Verena Loewensberg, Ohne Titel (Untitled), 1968 © 2025 Verena Loewensberg Stiftung, Zurich. Photo: Alex Delfanne 

Verena Loewensberg, Ohne Titel (Untitled), 1967 © 2025 Verena Loewensberg Stiftung, Zurich. Photo: Alex Delfanne 

What inspired Loewensberg’s work? 
As Loewensberg studied weaving, embroidery, design and color theory, the artist worked in applied arts and design throughout her career. As these backgrounds inspired much of her work, Loewensberg believed geometric abstraction could be applied to everyday life and ways of seeing the world around her.   

Although the concretists were of great personal importance to Loewensberg, her later paintings took on an atmospheric quality, an effect that she called ‘Stimmung,’ which refers to their overall mood. 

How does Loewensberg make her work? 
Many of the paintings on view reveal Loewenberg’s technical mastery of free-hand painting.
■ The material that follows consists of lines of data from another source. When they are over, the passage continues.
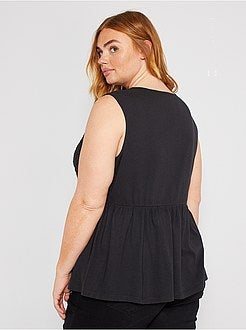 Top em macramé - Kiabi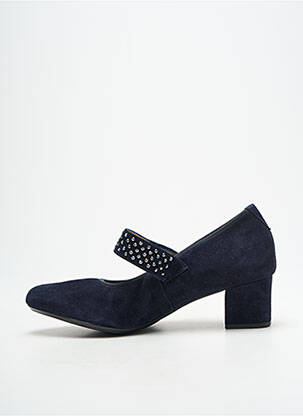 Pantofi cu toc nubuc toc de 4 la 6 cm albastru HASSIA femeie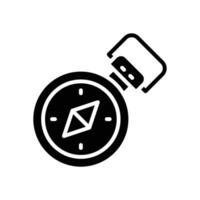 compass icon. vector glyph icon for your website, mobile, presentation, and logo design.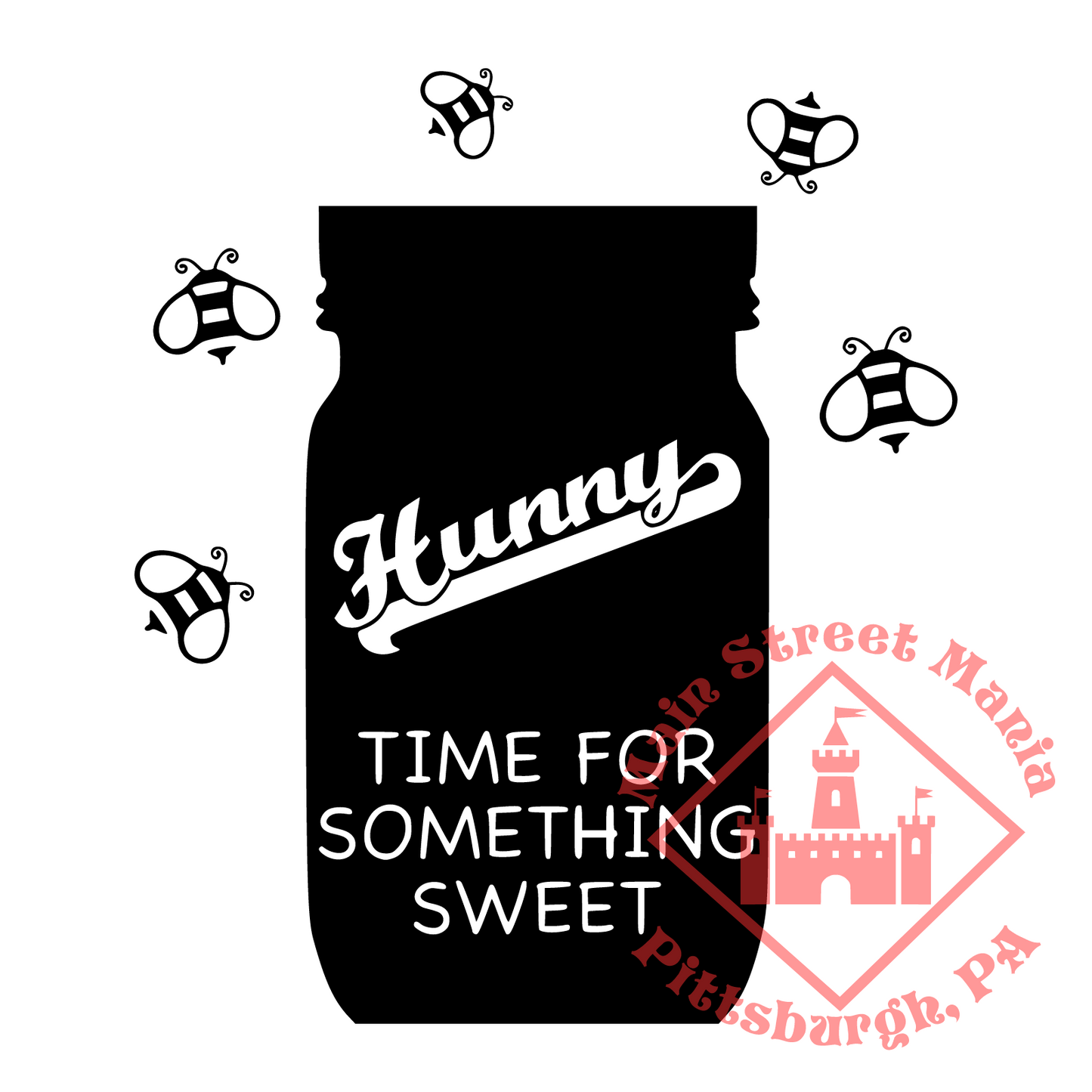 Time For Something Sweet Hunny Sticker Decal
Working from preparatory sketches and transferring the final design to the canvas with light construction lines, the artist developed a liberated creative approach. The works also show the artist’s ability to champion the color white, taking neutral tones from their role as a base and bringing them to the fore to produce circular shapes in the middle of these compositions.  

Loewensberg also used closely related colors to create monochromatic works. A multi-color version is also featured which brings a sense of movement and energy both through the color scheme and by fragmenting the grid—a structuring system she would often play with. 
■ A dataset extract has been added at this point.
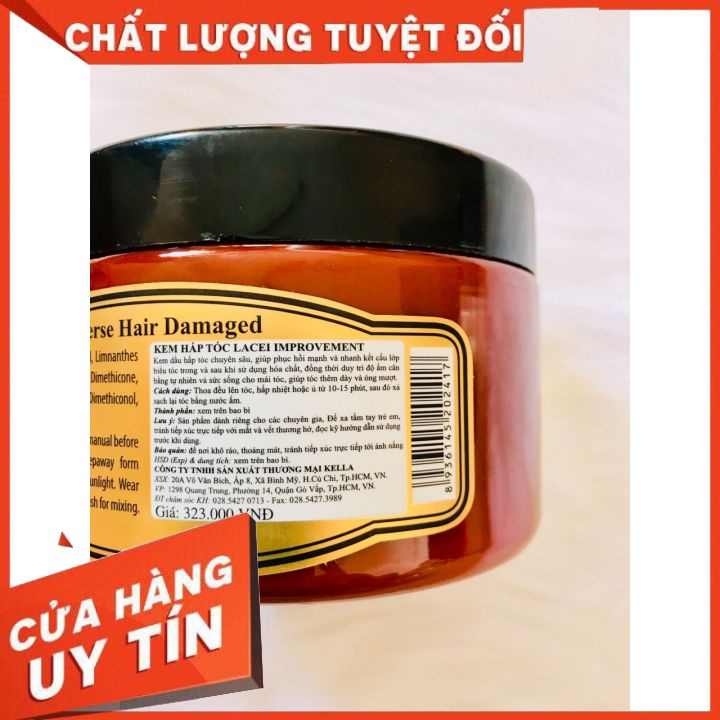 [hàng chính hãng]Kem hấp tóc ,kem ủ Lacei Improvement Reverse Hair Damaged 500ml -hấp phục hồi hư tổn-chống khô sơ trẻ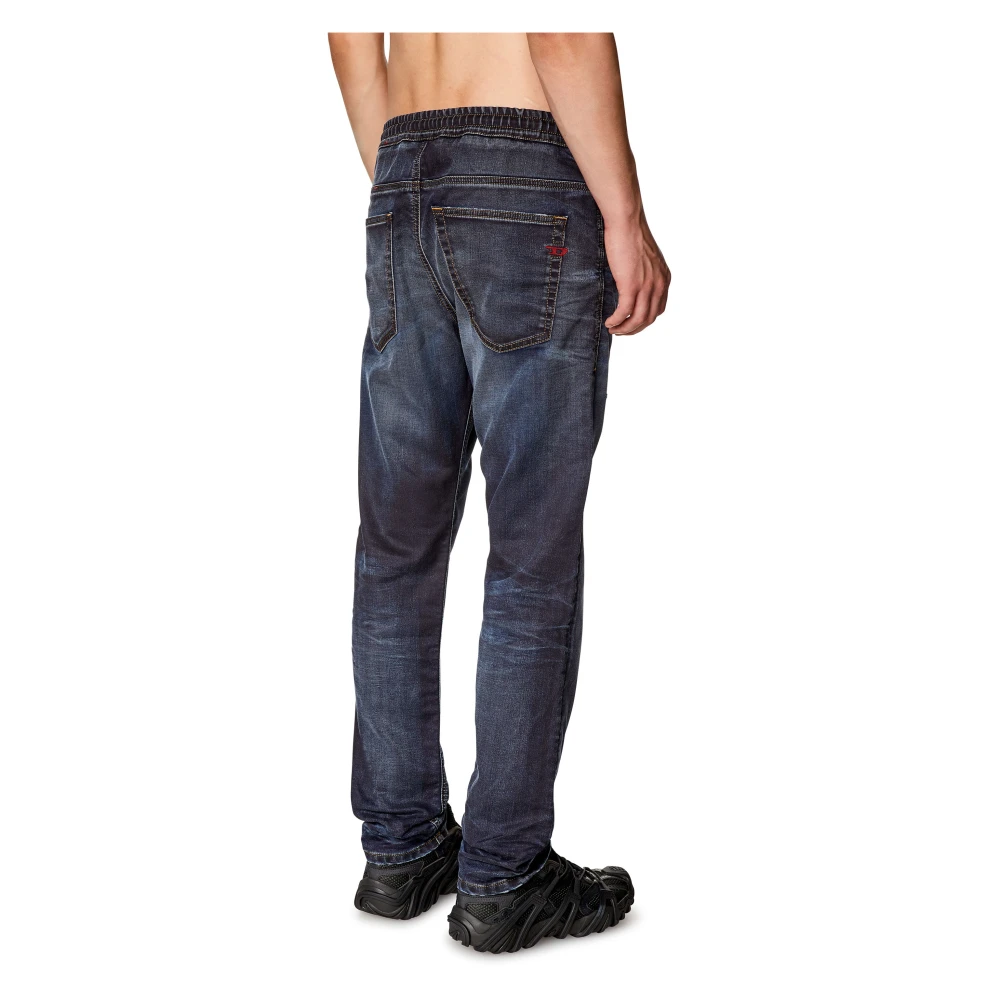 Diesel Tapered 2030 D-Krooley Joggjeans Blue Heren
Loewensberg didn’t produce theoretical writings, and her preparatory sketches never reached the public realm. This may have been intended to avoid the essentialization of her work, particularly by a global and local art world that systematically marginalized female artists. 
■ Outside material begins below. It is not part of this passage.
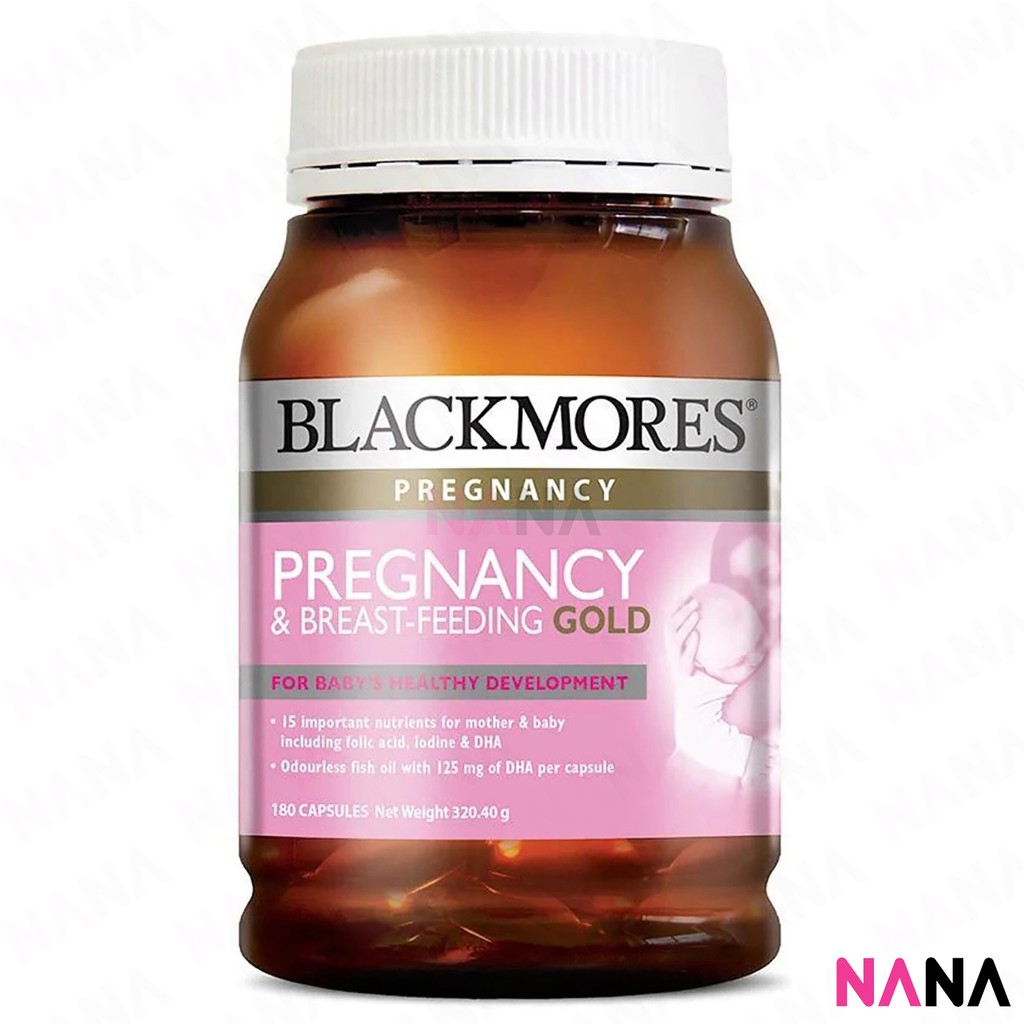 Blackmores Pregnancy and Breast Feeding Gold 180cap Shopee Malaysia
Verena Loewensberg, Ohne Titel (Untitled), 1982 / 2023 © 2025 Verena Loewensberg Stiftung, Zurich. Photo: Alex Delfanne

Verena Loewensberg, Ohne Titel (Untitled), 1971 © 2025 Verena Loewensberg Stiftung, Zurich. Photo: Alex Delfanne 

What other artists does her work relate to? 
Max Bill (1908 – 1994) was a Swiss artist, architect, industrial designer, graphic designer and teacher. 

Sonia Delaunay (1885 – 1979) was a French artist focused on painting, design and fashion. 

Sophie Tauber – Arp (1889 – 1943) was a Swiss artist who defied categorization during her brief career as a painter, sculptor, architect, performer, choreographer, teacher, writer and designer of textiles, stage sets and interiors. She is considered a pioneer of Constructivist art.  

Georges Vantongerloo (1886 – 1965) was a Belgian sculptor, painter and designer. He was a founding member of the De Stijl group. 

Installation view, ‘Verena Loewensberg,’ Hauser & Wirth London, 2025 © 2025 Verena Loewensberg Stiftung, Zurich. Photo: Alex Delfanne

Glossary 
Chromatic

Relating to or produced by color.   

Concrete art 
An art movement focused on geometric abstraction and non-representational forms 

Minimalism  
An art movement that emerged in the post-war era in Western art, focused on conceptual, non-representational forms.  

Geometric abstraction 
A form of abstract art that uses geometric shapes to portray non-objective compositions. 

Color field  
A style of abstract painting in which large portions of the canvas are covered with a single, flat color. The style emerged in New York City throughout the 1940s and 1950s.    

Hard edge 
A style of abstract painting that includes abrupt transitions between areas of color. 

Essentialization 
The act of reducing something down to its essence; to misrepresent something by oversimplifying its essence.